#### [Description of the task]
Write out, exactly and in full, the records given below, but not their pictures.

Exercise materials section start

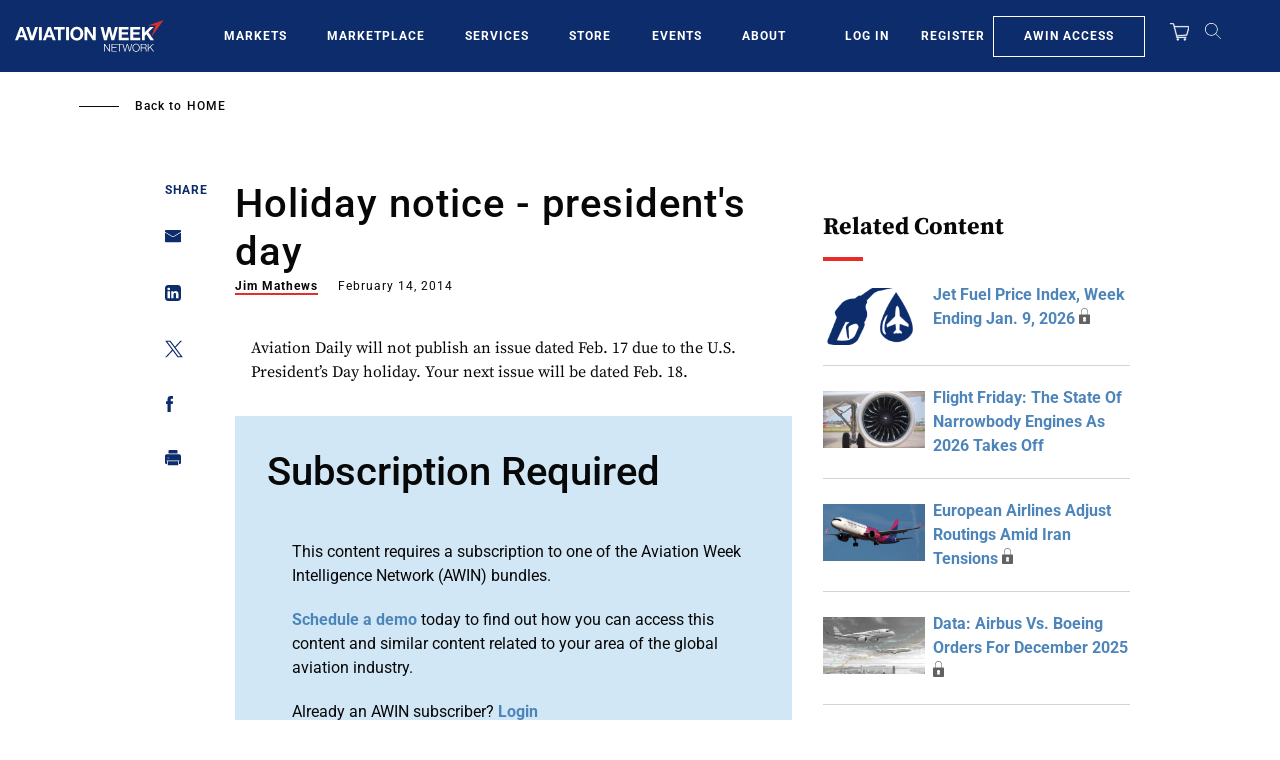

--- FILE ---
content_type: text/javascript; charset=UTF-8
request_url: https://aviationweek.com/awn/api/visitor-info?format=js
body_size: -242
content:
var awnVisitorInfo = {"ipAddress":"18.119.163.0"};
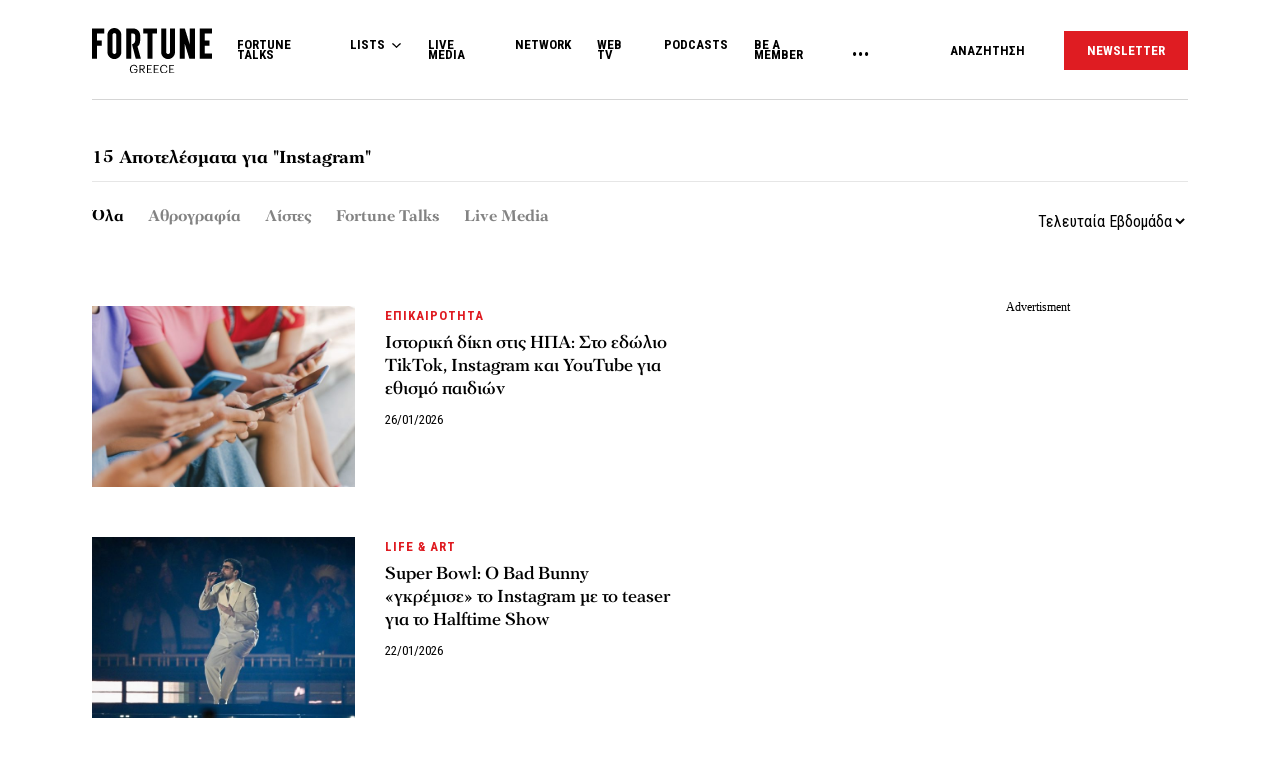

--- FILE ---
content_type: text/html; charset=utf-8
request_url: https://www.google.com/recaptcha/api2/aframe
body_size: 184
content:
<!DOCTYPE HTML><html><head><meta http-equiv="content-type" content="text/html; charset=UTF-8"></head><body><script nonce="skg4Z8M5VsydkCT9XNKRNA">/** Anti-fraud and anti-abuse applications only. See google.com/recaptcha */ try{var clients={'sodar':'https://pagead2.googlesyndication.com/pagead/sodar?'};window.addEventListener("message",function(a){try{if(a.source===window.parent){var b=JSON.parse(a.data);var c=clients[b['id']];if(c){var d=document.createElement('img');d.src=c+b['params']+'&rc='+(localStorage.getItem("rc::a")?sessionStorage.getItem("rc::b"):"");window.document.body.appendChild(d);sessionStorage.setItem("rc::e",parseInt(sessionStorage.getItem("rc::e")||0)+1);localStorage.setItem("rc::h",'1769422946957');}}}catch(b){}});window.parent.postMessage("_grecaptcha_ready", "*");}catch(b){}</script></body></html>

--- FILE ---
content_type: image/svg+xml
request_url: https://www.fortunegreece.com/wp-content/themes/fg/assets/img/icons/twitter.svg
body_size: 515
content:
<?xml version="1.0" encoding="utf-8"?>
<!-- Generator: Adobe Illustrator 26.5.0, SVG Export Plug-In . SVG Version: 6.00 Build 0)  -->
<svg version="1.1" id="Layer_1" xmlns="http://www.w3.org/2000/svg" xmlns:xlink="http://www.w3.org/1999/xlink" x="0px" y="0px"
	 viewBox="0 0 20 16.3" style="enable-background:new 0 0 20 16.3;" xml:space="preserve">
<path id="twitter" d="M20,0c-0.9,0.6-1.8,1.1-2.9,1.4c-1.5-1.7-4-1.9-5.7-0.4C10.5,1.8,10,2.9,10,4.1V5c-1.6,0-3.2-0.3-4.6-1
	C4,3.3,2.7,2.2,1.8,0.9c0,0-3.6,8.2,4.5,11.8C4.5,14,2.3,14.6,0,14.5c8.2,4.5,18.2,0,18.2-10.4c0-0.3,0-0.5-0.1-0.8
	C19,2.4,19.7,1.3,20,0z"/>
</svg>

Exercise materials section end

#### [Solution to this exercise]
--- FILE ---
content_type: text/javascript; charset=UTF-8
request_url: https://aviationweek.com/awn/api/visitor-info?format=js
body_size: -242
content:
var awnVisitorInfo = {"ipAddress":"18.119.163.0"};

--- FILE ---
content_type: text/html; charset=utf-8
request_url: https://www.google.com/recaptcha/api2/aframe
body_size: 184
content:
<!DOCTYPE HTML><html><head><meta http-equiv="content-type" content="text/html; charset=UTF-8"></head><body><script nonce="skg4Z8M5VsydkCT9XNKRNA">/** Anti-fraud and anti-abuse applications only. See google.com/recaptcha */ try{var clients={'sodar':'https://pagead2.googlesyndication.com/pagead/sodar?'};window.addEventListener("message",function(a){try{if(a.source===window.parent){var b=JSON.parse(a.data);var c=clients[b['id']];if(c){var d=document.createElement('img');d.src=c+b['params']+'&rc='+(localStorage.getItem("rc::a")?sessionStorage.getItem("rc::b"):"");window.document.body.appendChild(d);sessionStorage.setItem("rc::e",parseInt(sessionStorage.getItem("rc::e")||0)+1);localStorage.setItem("rc::h",'1769422946957');}}}catch(b){}});window.parent.postMessage("_grecaptcha_ready", "*");}catch(b){}</script></body></html>

--- FILE ---
content_type: image/svg+xml
request_url: https://www.fortunegreece.com/wp-content/themes/fg/assets/img/icons/twitter.svg
body_size: 515
content:
<?xml version="1.0" encoding="utf-8"?>
<!-- Generator: Adobe Illustrator 26.5.0, SVG Export Plug-In . SVG Version: 6.00 Build 0)  -->
<svg version="1.1" id="Layer_1" xmlns="http://www.w3.org/2000/svg" xmlns:xlink="http://www.w3.org/1999/xlink" x="0px" y="0px"
	 viewBox="0 0 20 16.3" style="enable-background:new 0 0 20 16.3;" xml:space="preserve">
<path id="twitter" d="M20,0c-0.9,0.6-1.8,1.1-2.9,1.4c-1.5-1.7-4-1.9-5.7-0.4C10.5,1.8,10,2.9,10,4.1V5c-1.6,0-3.2-0.3-4.6-1
	C4,3.3,2.7,2.2,1.8,0.9c0,0-3.6,8.2,4.5,11.8C4.5,14,2.3,14.6,0,14.5c8.2,4.5,18.2,0,18.2-10.4c0-0.3,0-0.5-0.1-0.8
	C19,2.4,19.7,1.3,20,0z"/>
</svg>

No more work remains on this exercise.